═════ STUDY MATERIAL
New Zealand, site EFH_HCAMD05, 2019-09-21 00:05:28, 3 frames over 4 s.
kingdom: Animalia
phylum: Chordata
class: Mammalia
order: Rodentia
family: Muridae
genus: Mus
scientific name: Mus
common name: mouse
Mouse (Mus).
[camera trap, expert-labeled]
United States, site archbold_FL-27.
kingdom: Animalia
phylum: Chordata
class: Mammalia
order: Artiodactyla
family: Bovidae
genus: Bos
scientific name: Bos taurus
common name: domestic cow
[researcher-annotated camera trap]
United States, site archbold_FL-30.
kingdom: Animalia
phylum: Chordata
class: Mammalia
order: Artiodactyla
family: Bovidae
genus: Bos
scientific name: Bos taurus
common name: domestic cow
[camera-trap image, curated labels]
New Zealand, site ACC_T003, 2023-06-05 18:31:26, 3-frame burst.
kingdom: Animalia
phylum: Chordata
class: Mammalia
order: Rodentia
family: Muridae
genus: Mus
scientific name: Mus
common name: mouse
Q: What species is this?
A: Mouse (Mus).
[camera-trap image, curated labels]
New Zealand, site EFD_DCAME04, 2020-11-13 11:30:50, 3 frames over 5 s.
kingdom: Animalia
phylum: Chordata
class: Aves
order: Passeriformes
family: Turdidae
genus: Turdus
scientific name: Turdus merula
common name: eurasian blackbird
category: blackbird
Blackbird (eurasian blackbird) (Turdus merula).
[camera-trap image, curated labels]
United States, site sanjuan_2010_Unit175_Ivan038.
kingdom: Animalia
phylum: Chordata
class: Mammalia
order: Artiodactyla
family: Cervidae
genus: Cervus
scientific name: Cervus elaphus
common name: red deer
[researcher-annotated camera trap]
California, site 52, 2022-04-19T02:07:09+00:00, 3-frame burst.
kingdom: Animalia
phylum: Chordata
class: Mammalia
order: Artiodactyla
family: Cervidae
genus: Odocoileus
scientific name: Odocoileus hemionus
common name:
══════════
# WHAT NEEDS TO BE DONE
The word "States" may appear in several lines of the data; copy every line where it does.

# ANSWER TO THE PROBLEM
United States, site archbold_FL-27.
United States, site archbold_FL-30.
United States, site sanjuan_2010_Unit175_Ivan038.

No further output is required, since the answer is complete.